Written by Kip Ng, Principal Premier Field Engineer.
Most companies today have some form of monitoring mechanism implemented to monitor different components of their IT system. There are various monitoring solutions out there. Some are more sophisticated than others, and, in general, there are different levels of monitoring available. I personally categorize most monitoring needs into the following five areas:
Of course, I should note that being a Microsoft Premier Field Engineer (PFE), I look at monitoring generally from a Microsoft product perspective, and I hope the list above is quite self-explanatory.
Most monitoring solutions focus on System Health Monitoring, Alerts and QoS (Quality of Service) Data (Performance) which are the basic forms of monitoring, giving the operations team a better understanding of the general health and the availability of the environment. The Diagnostics category is a more advanced proactive monitoring pillar and it is extremely useful in narrowing down specific issues. This usually requires some form of customization and it is developed on an ongoing basis.

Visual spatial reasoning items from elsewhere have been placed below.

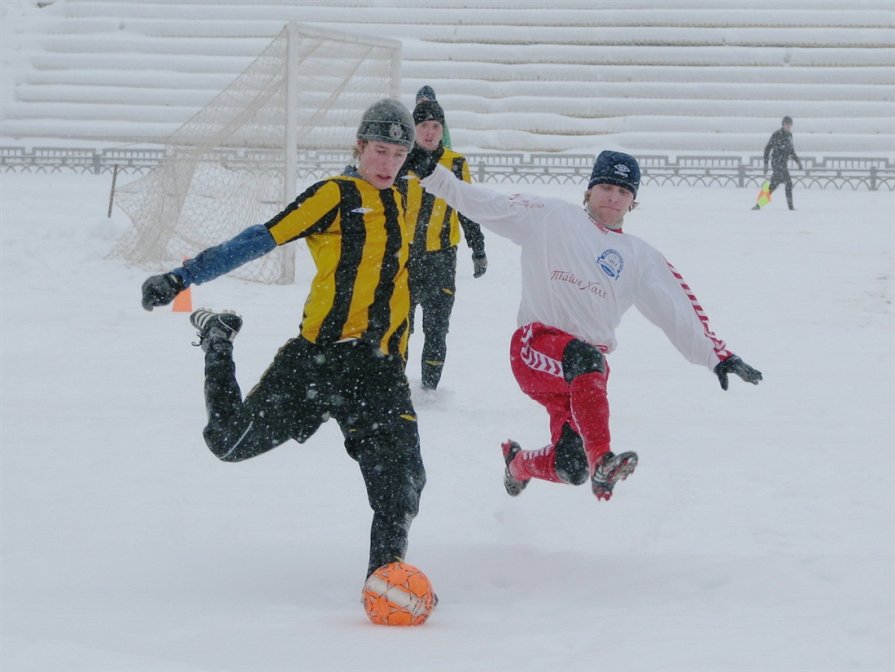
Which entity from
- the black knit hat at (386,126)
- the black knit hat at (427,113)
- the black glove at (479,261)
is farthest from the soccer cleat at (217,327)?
the black glove at (479,261)

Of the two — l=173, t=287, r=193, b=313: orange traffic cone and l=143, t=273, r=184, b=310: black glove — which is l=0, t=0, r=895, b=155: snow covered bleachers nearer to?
l=173, t=287, r=193, b=313: orange traffic cone

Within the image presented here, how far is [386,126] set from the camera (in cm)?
421

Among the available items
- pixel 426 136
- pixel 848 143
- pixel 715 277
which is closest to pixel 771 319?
pixel 715 277

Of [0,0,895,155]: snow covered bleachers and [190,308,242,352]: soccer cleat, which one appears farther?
[0,0,895,155]: snow covered bleachers

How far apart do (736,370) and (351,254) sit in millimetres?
1566

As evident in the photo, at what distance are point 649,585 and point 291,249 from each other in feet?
29.9

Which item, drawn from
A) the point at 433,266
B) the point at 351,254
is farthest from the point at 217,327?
the point at 433,266

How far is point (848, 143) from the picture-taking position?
92.8ft

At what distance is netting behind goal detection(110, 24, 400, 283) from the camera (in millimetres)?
12695

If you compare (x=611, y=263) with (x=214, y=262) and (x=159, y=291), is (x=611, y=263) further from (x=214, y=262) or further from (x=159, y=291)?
(x=159, y=291)

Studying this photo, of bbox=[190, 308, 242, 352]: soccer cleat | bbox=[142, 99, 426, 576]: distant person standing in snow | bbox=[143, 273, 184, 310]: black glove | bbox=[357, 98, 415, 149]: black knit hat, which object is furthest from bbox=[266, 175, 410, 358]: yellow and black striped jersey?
bbox=[143, 273, 184, 310]: black glove

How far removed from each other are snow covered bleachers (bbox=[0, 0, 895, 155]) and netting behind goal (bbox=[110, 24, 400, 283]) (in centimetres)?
1595

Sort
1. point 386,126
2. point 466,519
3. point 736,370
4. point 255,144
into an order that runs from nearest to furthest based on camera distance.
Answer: point 386,126, point 736,370, point 466,519, point 255,144

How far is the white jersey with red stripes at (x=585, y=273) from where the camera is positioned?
4.93m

What I want to talk about today isn’t one of these first 4 categories, rather it is one of the monitoring systems that I don’t see many companies implement, which is Configuration Monitoring.
Configuration monitoring remains as one of the most neglected monitoring needs for most companies, yet, in my opinion, it is probably one of the most essential ones. Configuration monitoring ensure that all the servers of the same function have similar (or identical) configurations, and it’s very effective in helping find unapproved changes to an environment. For example, group membership monitoring, server computer account monitoring, SQL database security monitoring, etc.

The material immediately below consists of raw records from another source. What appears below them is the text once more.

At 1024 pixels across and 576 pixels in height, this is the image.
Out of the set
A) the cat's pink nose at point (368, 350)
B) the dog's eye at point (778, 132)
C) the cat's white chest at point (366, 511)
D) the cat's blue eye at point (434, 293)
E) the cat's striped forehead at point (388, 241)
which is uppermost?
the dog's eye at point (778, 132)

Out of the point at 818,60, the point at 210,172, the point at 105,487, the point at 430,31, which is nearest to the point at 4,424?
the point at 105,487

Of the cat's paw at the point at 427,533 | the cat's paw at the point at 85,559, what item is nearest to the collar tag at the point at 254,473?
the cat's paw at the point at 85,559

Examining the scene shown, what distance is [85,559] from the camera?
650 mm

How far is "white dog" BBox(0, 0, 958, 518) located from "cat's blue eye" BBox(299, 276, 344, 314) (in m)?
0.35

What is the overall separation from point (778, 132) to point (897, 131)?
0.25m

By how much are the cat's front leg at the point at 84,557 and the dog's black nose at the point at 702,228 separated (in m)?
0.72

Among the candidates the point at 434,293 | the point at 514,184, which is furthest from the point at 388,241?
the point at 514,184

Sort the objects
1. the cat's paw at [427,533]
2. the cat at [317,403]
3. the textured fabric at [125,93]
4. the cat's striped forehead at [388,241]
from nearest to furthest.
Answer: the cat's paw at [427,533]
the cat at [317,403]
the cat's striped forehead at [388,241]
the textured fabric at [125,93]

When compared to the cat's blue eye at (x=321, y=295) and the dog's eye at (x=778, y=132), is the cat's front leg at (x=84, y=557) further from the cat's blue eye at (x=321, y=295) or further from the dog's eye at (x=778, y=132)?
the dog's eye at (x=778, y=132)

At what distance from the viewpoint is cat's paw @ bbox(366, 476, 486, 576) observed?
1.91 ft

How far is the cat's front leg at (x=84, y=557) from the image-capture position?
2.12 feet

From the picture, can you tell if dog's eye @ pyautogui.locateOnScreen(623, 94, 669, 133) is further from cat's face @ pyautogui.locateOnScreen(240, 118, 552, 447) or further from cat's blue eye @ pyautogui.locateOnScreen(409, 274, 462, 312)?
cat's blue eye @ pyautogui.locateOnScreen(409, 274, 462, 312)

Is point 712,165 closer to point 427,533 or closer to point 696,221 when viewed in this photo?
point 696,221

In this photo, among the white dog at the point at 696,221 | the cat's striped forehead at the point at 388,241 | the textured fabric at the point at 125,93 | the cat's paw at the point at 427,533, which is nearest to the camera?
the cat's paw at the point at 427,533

So why is Configuration Monitoring so essential?
1. Problems generally get introduced as a result of changes to an environment.
Ask any of the Operations team’s members, and you will probably find that most of them will tell you that most problems come from changes to existing systems. Be it the addition of some software, removal of some hardware, introduction of some new storage, change in service packs, application of hotfixes, etc. In short, if you don’t touch the system and if there are no changes introduced to the system, generally you don’t see problems.
So, how can you be sure that the configuration hasn’t changed? How can you be sure that there are no unapproved changes made to the environment? Well, you don’t unless you have a way to monitor configuration changes. Of course, it can be somewhat mitigated by a very strict change management process.
2. Minimizing issues associated with inconsistent configurations
How often do we check if all the servers of the same function are configured similarly and correctly and according to recommended practices from the associated vendor(s)? Well, it is easy when the systems are brand new, but as days go by where you have some folks troubleshooting stuff, for example, enabling some tracing, making changes to some registry keys or XML configurations files or maybe the NIC settings, you will very quickly realize that it is extremely difficult to keep track.
Another common scenario I come across in many companies is that the patch level of the systems of similar functions is different. This is where we need to have a way to constantly monitor the configurations to ensure that we are good.
I once worked with a customer as a Dedicated PFE, assisting them with their messaging system (Microsoft Exchange Server in this case). I can tell you that almost 70% of the incidents raised were a result of changes made to the system or inconsistent configuration settings on the systems.
3. Keeping on top of vendor-recommended updates and changes
Configuration Monitoring should not be limited to just monitoring changes. It should also include the ability to monitor and see if the configurations in place are correctly mapped to vendor recommendations. Those who have been in the IT world long enough know that recommendation do change from time to time. Some recommendation changes are due to components being rewritten for better performance handling or better scalability and etc. And some recommendation changes are for other reasons, of course.
The larger the system, the more sophisticated the solutions, the more servers in the environment, the greater the need for having some form of capable configuration monitoring. If you haven’t thought about it, perhaps it’s time to look into a solution for your environment.